Index Db content and linked Filesystem content


#1

Hi,

I need to index database and files in Elastic search. The database has information about the filesystem. It has the file path and file name stored in database along with other fields.

I need to index the database related data and take file name from db , extract content from the file(say word or pdf) and need to index in Elastic search using mapper-attachments/ingest-attachment .

I tried logstash and fscrawler both works fine and index records separately.

Is there any way to index both database content and file system content as single record in elastic search as both are linked?

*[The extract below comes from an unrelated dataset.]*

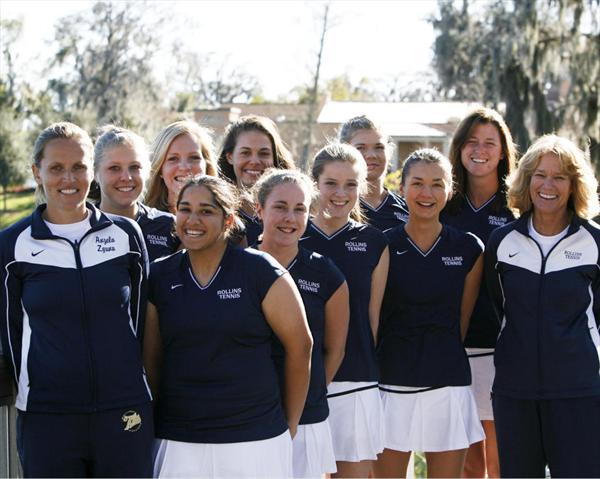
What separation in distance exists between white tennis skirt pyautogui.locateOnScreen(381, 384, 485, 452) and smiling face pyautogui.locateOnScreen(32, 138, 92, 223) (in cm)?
197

If no out of box component, how can i index both (db+ file system) records combined in elastic search?

Can i use Apache tika to extract content and index it directly or any best approach available ?


(David Pilato) #2

FSCrawler has a simulate mode: https://github.com/dadoonet/fscrawler#simulate-upload

Which means that you can start FSCrawler as a REST Service.

So, you can imagine doing that in your application:

  • Fetch a record from the DB
  • call curl -F "file=@/path/to/your/file" "http://127.0.0.1:8080/fscrawler/_upload?debug=true&simulate=true"
  • Get the response back
  • Aggregate in your app both data:
    • The one coming from your DB
    • The one coming from FSCrawler
  • Build a new JSon document from that
  • Send that JSon to elasticsearch

Would that work for you?


#3

sure. Will give it a try.


(system) #4

This topic was automatically closed 28 days after the last reply. New replies are no longer allowed.